Excerpted passage -
━━━━━━━━━━━━━━━━━━━━
4.7.1 Binary Classification of the N-BaIoT Dataset

Binary classification only needs to identify anomalous traffic, without further analyzing the attack type. Figure 10 shows the best classification results and scores of our model on the N-BaIoT dataset. As shown in Fig. 10(a), The MCF-CBAM network outperforms both MCF-SE and MCF in all performance indicators. This superiority can be attributed to the dual mechanisms of channel attention and spatial attention implemented by CBAM, which endow the MCF-CBAM network with a stronger ability to select key features compared to MCF-SE and MCF. In contrast, the absence of an attention mechanism in MCF leads to inaccurate discrimination between important and secondary features, resulting in lower performance indicators than those achieved by both MCF-CBAM and MCF-SE. Figure 10(b) illustrates the specific classification of normal traffic and abnormal traffic, where 0 represents normal traffic while 1 represents abnormal traffic. Only a few traffic samples are misclassified, which may be due to extremely similar traffic characteristics.
━━━━━━━━━━━━━━━━━━━━
Entries -
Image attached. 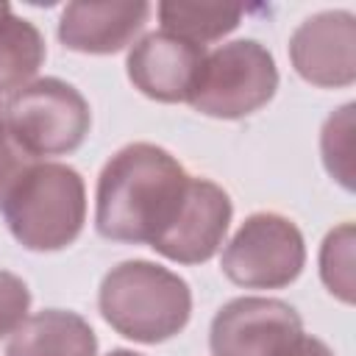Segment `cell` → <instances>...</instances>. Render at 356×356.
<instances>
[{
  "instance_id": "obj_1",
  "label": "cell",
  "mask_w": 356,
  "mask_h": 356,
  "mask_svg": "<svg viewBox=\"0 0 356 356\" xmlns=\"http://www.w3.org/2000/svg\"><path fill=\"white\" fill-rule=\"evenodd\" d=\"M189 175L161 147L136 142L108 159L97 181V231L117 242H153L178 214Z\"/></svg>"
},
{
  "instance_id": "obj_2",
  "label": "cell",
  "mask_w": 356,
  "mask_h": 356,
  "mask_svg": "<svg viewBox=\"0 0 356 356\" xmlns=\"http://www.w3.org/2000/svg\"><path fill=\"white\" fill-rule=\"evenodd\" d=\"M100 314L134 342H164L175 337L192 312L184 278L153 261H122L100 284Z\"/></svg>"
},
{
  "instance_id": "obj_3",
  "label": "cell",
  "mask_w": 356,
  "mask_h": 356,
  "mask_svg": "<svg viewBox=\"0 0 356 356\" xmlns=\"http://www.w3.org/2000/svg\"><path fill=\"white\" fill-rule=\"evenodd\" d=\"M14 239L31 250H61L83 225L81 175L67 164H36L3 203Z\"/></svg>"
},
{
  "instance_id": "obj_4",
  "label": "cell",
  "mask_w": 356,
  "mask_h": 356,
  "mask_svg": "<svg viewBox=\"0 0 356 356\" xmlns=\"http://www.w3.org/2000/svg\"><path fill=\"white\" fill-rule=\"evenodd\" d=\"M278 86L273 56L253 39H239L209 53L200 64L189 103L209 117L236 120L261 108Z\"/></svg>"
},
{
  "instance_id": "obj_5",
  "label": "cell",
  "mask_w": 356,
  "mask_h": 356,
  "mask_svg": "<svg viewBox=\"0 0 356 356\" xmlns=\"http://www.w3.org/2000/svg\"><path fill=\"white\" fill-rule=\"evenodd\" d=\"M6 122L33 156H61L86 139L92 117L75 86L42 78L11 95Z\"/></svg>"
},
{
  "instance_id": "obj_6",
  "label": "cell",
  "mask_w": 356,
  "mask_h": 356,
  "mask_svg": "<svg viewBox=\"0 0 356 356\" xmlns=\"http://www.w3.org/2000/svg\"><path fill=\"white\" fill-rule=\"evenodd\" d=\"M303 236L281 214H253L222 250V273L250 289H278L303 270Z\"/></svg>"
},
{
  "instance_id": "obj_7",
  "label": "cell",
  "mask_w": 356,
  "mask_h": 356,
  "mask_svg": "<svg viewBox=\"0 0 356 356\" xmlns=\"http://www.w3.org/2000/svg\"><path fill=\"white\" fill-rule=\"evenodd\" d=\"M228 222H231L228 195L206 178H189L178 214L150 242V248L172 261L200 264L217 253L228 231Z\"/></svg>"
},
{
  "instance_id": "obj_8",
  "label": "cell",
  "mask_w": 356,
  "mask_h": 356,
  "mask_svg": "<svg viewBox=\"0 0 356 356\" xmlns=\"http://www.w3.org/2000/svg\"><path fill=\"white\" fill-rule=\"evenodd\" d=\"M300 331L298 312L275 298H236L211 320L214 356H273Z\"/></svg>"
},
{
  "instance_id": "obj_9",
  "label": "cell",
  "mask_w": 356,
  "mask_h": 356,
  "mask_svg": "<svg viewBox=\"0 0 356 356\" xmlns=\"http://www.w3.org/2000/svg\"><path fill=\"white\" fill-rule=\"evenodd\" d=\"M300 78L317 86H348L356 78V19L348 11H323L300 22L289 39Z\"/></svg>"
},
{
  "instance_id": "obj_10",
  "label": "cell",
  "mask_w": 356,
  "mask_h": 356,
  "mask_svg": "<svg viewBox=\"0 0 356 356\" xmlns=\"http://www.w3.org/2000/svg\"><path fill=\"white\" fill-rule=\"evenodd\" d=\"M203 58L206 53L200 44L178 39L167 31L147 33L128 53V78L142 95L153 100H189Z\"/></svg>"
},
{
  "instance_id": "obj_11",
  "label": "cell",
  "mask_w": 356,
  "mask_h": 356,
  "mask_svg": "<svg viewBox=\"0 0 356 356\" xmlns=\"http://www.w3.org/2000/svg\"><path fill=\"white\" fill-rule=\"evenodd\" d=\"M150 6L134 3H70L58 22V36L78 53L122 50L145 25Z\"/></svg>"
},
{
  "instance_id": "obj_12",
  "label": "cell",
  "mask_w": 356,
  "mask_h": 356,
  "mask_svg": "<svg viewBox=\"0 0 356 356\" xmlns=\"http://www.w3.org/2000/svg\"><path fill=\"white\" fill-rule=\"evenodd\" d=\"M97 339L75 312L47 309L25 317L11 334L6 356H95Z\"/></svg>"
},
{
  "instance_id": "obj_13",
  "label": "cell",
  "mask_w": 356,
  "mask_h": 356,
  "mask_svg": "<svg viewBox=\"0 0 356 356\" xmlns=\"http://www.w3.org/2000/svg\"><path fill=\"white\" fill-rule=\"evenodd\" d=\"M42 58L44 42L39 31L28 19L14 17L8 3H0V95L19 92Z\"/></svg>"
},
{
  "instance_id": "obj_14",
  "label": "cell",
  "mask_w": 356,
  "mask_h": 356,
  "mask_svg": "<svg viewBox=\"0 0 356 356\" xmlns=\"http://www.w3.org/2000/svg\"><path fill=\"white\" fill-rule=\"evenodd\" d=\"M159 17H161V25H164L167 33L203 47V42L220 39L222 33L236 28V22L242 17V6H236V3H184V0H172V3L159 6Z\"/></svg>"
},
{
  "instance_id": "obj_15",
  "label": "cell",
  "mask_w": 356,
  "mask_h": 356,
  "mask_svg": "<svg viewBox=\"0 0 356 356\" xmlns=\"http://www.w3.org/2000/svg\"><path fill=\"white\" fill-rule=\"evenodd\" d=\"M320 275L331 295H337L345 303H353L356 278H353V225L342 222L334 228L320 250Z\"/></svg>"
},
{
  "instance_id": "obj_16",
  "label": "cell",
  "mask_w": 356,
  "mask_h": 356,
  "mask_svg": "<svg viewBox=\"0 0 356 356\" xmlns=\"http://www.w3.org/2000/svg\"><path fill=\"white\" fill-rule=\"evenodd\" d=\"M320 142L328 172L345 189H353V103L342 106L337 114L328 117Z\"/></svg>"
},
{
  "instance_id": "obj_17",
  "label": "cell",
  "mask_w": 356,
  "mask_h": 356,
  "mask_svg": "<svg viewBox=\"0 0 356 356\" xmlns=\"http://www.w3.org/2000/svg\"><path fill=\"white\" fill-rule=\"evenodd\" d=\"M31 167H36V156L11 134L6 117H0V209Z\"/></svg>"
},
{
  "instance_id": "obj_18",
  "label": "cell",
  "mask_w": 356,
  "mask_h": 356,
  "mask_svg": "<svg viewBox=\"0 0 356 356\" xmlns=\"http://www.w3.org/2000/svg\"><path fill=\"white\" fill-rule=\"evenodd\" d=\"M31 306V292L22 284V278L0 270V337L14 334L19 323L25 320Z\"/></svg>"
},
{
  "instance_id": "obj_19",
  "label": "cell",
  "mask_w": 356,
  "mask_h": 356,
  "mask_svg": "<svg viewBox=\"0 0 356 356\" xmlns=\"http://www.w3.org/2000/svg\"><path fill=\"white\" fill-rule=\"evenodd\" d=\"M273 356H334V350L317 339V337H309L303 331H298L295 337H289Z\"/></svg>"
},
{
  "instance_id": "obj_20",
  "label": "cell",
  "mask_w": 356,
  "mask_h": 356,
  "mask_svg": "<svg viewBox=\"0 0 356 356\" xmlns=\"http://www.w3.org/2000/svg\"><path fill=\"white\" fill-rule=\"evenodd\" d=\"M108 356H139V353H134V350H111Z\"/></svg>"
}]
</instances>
━━━━━━━━━━━━━━━━━━━━
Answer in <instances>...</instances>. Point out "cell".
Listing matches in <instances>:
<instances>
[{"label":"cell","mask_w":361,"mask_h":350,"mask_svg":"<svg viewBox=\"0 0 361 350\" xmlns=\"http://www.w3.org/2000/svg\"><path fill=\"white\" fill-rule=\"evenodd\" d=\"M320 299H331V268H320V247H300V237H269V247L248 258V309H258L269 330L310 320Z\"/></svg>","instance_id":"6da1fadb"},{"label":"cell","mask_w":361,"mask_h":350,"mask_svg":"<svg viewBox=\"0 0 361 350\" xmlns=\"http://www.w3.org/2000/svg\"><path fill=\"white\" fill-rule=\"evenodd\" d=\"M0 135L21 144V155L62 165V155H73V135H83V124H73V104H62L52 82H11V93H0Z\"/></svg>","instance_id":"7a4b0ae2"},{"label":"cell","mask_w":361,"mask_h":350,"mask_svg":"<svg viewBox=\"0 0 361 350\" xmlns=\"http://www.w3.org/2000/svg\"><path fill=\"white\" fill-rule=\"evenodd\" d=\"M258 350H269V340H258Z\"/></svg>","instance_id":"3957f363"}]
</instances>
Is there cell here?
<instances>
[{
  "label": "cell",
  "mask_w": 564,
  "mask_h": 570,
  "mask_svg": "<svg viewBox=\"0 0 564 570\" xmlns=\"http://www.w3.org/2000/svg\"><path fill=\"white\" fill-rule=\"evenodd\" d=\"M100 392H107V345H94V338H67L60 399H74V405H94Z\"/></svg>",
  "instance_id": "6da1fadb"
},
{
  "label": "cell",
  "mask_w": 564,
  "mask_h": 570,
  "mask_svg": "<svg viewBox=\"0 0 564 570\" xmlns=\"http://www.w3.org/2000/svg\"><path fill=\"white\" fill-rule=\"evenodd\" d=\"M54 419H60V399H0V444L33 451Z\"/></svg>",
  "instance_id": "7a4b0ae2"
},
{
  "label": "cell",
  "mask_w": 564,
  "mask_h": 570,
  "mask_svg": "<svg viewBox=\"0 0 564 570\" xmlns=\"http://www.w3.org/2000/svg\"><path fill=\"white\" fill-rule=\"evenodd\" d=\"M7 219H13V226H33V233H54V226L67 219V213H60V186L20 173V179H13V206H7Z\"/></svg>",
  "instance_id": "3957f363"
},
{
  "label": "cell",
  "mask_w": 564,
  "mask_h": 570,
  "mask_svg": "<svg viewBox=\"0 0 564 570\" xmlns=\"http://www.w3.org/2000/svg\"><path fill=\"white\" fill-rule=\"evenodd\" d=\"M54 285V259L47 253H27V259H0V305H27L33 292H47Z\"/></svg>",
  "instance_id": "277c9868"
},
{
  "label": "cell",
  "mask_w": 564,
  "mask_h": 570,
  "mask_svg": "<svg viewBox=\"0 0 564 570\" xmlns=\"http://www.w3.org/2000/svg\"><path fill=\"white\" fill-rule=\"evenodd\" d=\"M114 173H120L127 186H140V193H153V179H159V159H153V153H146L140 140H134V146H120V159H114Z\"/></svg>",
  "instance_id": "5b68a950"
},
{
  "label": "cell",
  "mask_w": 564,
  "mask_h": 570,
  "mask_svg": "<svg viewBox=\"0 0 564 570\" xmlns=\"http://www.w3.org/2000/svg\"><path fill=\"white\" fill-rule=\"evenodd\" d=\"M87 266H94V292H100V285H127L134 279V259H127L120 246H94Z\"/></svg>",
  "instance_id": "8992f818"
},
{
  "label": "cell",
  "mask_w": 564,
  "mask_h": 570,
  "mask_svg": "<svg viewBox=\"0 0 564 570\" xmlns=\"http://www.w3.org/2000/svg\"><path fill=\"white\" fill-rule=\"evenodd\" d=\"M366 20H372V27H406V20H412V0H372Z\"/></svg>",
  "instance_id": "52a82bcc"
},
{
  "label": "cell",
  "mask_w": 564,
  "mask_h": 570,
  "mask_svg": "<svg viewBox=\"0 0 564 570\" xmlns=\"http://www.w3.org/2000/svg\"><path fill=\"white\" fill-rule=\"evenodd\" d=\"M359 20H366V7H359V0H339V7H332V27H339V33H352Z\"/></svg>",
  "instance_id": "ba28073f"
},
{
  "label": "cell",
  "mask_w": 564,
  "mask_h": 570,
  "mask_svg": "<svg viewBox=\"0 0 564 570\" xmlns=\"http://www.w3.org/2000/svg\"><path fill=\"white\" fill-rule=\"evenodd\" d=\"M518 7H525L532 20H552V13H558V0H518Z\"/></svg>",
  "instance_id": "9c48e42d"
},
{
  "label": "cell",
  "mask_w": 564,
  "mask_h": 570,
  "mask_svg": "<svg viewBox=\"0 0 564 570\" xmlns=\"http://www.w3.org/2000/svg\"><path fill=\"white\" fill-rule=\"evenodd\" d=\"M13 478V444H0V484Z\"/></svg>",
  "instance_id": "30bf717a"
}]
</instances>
━━━━━━━━━━━━━━━━━━━━
Complete the following -
**1)** Answer these about the passage on binary classification of the N-BaIoT dataset:
(a) What does binary classification need to identify?
(b) In Fig. 10(b), what do 0 and 1 stand for?
(c) According to the passage, what does the absence of an attention mechanism in MCF lead to?
**2)** Extend the passage on binary classification of the N-BaIoT dataset, picking up after its final sentence.

Answers to the problems -
**1)**
(a) Anomalous traffic, without further analyzing the attack type.
(b) 0 represents normal traffic, and 1 represents abnormal traffic.
(c) Inaccurate discrimination between important and secondary features, which results in lower performance indicators than those of MCF-CBAM and MCF-SE.

**2)**
Fig. 10

The best classification results and scores of our model for binary classification, (a) two-class classification performance on N-BaIoT dataset, (b) two-class confusion matrix on N-BaIoT dataset

4.7.2 Ternary Classification of the N-BaIoT Dataset

The N-BaIoT dataset comprises two distinct types of botnet network traffic, namely Mirai and Gafgyt. Ternary classification further extends our ability to identify specific botnet attacks within the malicious traffic.

Our model exhibits outstanding performance in ternary classification on the N-BaIoT dataset, as demonstrated in Fig. 11. Figure 11a presents the scores of various performance indicators for ternary classification. The results prominently highlight the exceptional performance of all three networks in ternary classification, with MCF-CBAM consistently achieving the best results. Notably, its accuracy reaches an impressive 99.94%, albeit slightly lower than that achieved in binary classification, likely due to the slightly greater complexity of the classification task. Figure 11b provides a visual breakdown, where 0 represents normal traffic, 1 represents Mirai, and 2 represents Gafgyt. This visualization aids in a clearer understanding of our model's classification outcomes and the distribution of different categories in ternary classification. It can be seen from the figure that the detection rates of FP and FN in the MCF-CBAM network are relatively low, making the prediction results very accurate.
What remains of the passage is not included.